New debt ceiling deal (8/2/2011) The debt ceiling negotiation reveals one truth, that this nation is controlled by a covert dictatorship which represents the interest of a rich people group, and the so said law makers don't represent the voters any more. 1. The tax cut law was proposed and carried out by former present Bush. It is proved being a failed policy. In Bush's eight years term, the national debt raised from 6 trillian to 12 trillian. His tax cut law contributes big in debt increasing. Yet, when Obama wanted to recover the tax rate on rich people, the law makers resisted. It proves they are now working for a little group of rich people not for the majority of Americans. 2. War in Iraq and in Afghanistan is another factor to the deficit of the budget. US military expense and war expense add together almost equal to the total expense of all other countries in this world. That's an extra heavy burden of the American tax payers. The strange thing is nobody dares to speak out. No media, no politician dares to finger at it. It's another proof the US has become a covert dictatorship. In it media and politicians all are controlled by the Inside group. They no longer are the voice of people. 3. The victim of the new balance deal will be the American people. More people will lose their jobs and welfare aid in new budget. They will have less money to spend. How could economy recover in this foundation? The economy of US will continue remain in stagnation if not going worse. 4. The result of today's situation is people can't elect their own representatives. The government insiders have controlled the intelligence and the media. They select politicians of their own through rigged election. (because they control the intelligence) They justify the election result through the fake poll of the media.
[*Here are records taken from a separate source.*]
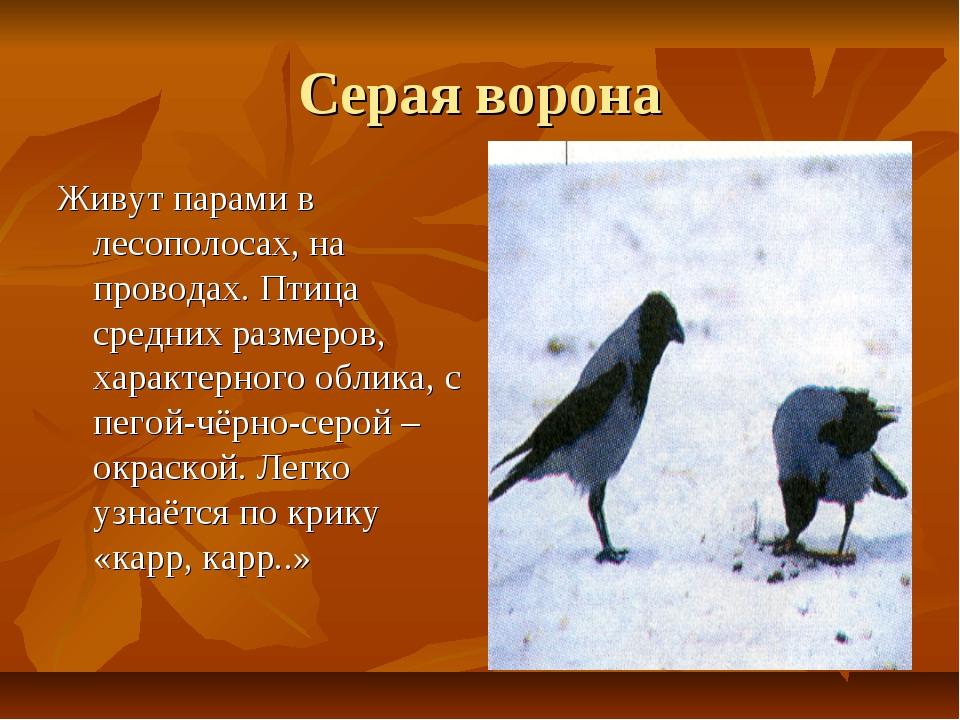 Серая ворона Живут парами в лесополосах, на проводах. Птица средних размеров,...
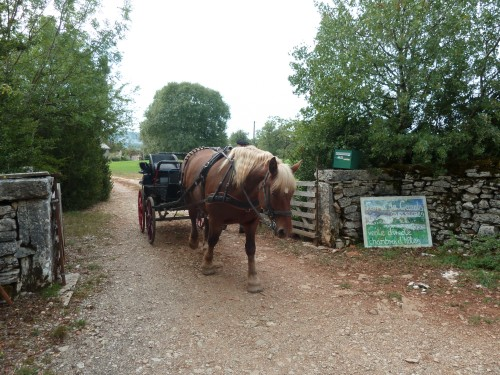 cheval, sport équestre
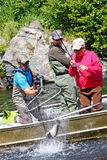 阿拉斯加-捕鱼指南捕网红鲑鱼! 库存照片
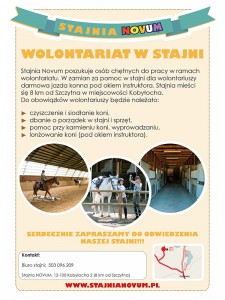 Stajnia wolontariat_800x600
Well...we just keep feeding the wealthy more and more tax advantages of course. The when the majority of society has collapsed, the elite will have a super big cheap labor pool to rebuild them, while they review their portfolios. Corporations blow. CEO's suck. Corporate management blows. Did I mention that?
Sounds like 'Trickle-Down Economics'... aka 'Beat-Down the Poor & Go on Vacation with the Profits and Laaaaaugh' ...isn't your favorite policy. But why? ....everyone loves it, 'cause that bad actor turned loopy president initiated the policy, and so many people can't be wrong, right? "Give the rich all the money and everything will be ok"-kind-of-policy MUST be right 'cause Ronnie said so!
It is obvious why trickle down won't work this time. Businesses have the cash but won't spend it because they don't have the consumers. And personally, I don't think 'Trickle Up' (which is really just more stimulus) will work either. The potential consumers aren't going to go out and spend (leading to more production) because consumer confidence is rock bottom. They are going to pay off debt and save. The gravy train is over. Austerity is coming. Voluntarily or not. Our dear leaders can spread the pain out over a few years if they act this time. Or they can keep their heads in the sand, march in lock step with their party lines to placate the bases for a while longer until it comes all at once.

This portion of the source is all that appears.